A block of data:
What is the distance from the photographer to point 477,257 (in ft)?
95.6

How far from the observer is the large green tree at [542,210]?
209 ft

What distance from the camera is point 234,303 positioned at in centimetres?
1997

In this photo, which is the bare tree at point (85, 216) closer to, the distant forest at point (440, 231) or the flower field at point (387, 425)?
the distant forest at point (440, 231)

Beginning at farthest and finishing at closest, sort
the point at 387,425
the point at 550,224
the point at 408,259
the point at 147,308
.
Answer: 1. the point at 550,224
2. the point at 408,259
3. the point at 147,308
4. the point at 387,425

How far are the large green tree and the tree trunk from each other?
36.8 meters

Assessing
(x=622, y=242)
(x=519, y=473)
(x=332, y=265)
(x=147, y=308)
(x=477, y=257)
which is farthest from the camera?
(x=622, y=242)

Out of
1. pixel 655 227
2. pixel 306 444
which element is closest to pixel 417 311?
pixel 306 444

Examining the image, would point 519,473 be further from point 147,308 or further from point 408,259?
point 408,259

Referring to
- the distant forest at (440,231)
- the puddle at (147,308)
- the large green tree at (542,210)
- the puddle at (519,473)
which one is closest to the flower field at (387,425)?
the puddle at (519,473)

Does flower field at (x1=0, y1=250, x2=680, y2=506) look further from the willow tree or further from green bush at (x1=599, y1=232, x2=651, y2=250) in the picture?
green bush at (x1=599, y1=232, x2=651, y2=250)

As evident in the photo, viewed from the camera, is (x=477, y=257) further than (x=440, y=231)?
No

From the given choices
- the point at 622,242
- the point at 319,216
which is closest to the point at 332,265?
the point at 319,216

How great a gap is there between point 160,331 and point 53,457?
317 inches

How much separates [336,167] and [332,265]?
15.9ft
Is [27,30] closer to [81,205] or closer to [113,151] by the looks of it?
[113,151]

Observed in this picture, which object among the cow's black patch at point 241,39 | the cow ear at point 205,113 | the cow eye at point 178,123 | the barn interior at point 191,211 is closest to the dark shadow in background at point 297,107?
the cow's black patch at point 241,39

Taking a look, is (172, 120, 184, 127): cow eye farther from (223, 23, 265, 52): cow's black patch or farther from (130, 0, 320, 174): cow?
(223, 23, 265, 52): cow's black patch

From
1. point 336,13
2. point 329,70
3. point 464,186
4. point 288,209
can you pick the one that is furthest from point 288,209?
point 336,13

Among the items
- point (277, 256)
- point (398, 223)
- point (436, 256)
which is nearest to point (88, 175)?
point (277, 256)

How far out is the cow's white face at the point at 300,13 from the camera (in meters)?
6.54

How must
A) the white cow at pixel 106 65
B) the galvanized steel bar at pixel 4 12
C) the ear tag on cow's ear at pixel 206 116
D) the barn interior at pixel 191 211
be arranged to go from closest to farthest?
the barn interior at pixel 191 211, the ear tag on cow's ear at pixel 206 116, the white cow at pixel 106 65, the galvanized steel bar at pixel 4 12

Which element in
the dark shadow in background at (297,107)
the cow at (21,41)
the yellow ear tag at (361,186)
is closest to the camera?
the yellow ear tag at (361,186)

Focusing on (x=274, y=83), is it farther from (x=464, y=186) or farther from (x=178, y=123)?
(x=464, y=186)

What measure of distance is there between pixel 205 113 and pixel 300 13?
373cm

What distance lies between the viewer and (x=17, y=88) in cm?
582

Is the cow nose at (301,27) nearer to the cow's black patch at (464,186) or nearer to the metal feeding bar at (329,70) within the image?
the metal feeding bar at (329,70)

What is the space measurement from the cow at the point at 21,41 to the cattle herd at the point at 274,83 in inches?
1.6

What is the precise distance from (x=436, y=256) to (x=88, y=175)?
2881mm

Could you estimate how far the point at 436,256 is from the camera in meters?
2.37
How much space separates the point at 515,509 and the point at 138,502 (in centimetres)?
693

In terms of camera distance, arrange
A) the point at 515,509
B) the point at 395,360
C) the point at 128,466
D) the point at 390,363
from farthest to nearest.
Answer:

REQUIRED WORK: Print every one of the records above word for word, keeping the lines in their original order.

WRITTEN SOLUTION:
What is the distance from the photographer to point 477,257 (in ft)?
95.6

How far from the observer is the large green tree at [542,210]?
209 ft

What distance from the camera is point 234,303 positioned at in centimetres?
1997

In this photo, which is the bare tree at point (85, 216) closer to, the distant forest at point (440, 231) or the flower field at point (387, 425)?
the distant forest at point (440, 231)

Beginning at farthest and finishing at closest, sort
the point at 387,425
the point at 550,224
the point at 408,259
the point at 147,308
.
Answer: 1. the point at 550,224
2. the point at 408,259
3. the point at 147,308
4. the point at 387,425

How far are the large green tree and the tree trunk from each other?
36.8 meters

Assessing
(x=622, y=242)
(x=519, y=473)
(x=332, y=265)
(x=147, y=308)
(x=477, y=257)
which is farthest from the camera?
(x=622, y=242)

Out of
1. pixel 655 227
2. pixel 306 444
which element is closest to pixel 417 311?
pixel 306 444

Examining the image, would point 519,473 be further from point 147,308 or further from point 408,259?
point 408,259

Referring to
- the distant forest at (440,231)
- the puddle at (147,308)
- the large green tree at (542,210)
- the puddle at (519,473)
which one is closest to the flower field at (387,425)?
the puddle at (519,473)

Does flower field at (x1=0, y1=250, x2=680, y2=506) look further from the willow tree or further from green bush at (x1=599, y1=232, x2=651, y2=250) in the picture?
green bush at (x1=599, y1=232, x2=651, y2=250)

As evident in the photo, viewed from the camera, is (x=477, y=257) further than (x=440, y=231)?
No

From the given choices
- the point at 622,242
- the point at 319,216
which is closest to the point at 332,265?
the point at 319,216

How great a gap is there between point 160,331 and point 53,457?
317 inches

How much separates [336,167] and [332,265]?
15.9ft
Is [27,30] closer to [81,205] or closer to [113,151] by the looks of it?
[113,151]

Observed in this picture, which object among the cow's black patch at point 241,39 | the cow ear at point 205,113 | the cow eye at point 178,123 | the barn interior at point 191,211 is closest to the dark shadow in background at point 297,107?
the cow's black patch at point 241,39

Taking a look, is (172, 120, 184, 127): cow eye farther from (223, 23, 265, 52): cow's black patch or farther from (130, 0, 320, 174): cow?
(223, 23, 265, 52): cow's black patch

From
1. point 336,13
2. point 329,70
3. point 464,186
4. point 288,209
can you pick the one that is furthest from point 288,209?
point 336,13

Among the items
- point (277, 256)
- point (398, 223)
- point (436, 256)
which is nearest to point (88, 175)?
point (277, 256)

How far out is the cow's white face at the point at 300,13 from the camera (in meters)?
6.54

How must
A) the white cow at pixel 106 65
B) the galvanized steel bar at pixel 4 12
C) the ear tag on cow's ear at pixel 206 116
D) the barn interior at pixel 191 211
be arranged to go from closest to farthest?
the barn interior at pixel 191 211, the ear tag on cow's ear at pixel 206 116, the white cow at pixel 106 65, the galvanized steel bar at pixel 4 12

Which element in
the dark shadow in background at (297,107)
the cow at (21,41)
the yellow ear tag at (361,186)
is closest to the camera?
the yellow ear tag at (361,186)

Focusing on (x=274, y=83), is it farther from (x=464, y=186) or farther from (x=178, y=123)?
(x=464, y=186)

What measure of distance is there between pixel 205 113 and pixel 300 13?
373cm

What distance lies between the viewer and (x=17, y=88) in cm?
582

Is the cow nose at (301,27) nearer to the cow's black patch at (464,186) or nearer to the metal feeding bar at (329,70) within the image?
the metal feeding bar at (329,70)

What is the space measurement from the cow at the point at 21,41 to the cattle herd at the point at 274,83 in inches?
1.6

What is the precise distance from (x=436, y=256) to (x=88, y=175)?
2881mm

Could you estimate how far the point at 436,256 is from the camera in meters?
2.37
How much space separates the point at 515,509 and the point at 138,502 (in centimetres)?
693

In terms of camera distance, arrange
A) the point at 515,509
B) the point at 395,360
C) the point at 128,466
D) the point at 390,363
from farthest to nearest.
Answer:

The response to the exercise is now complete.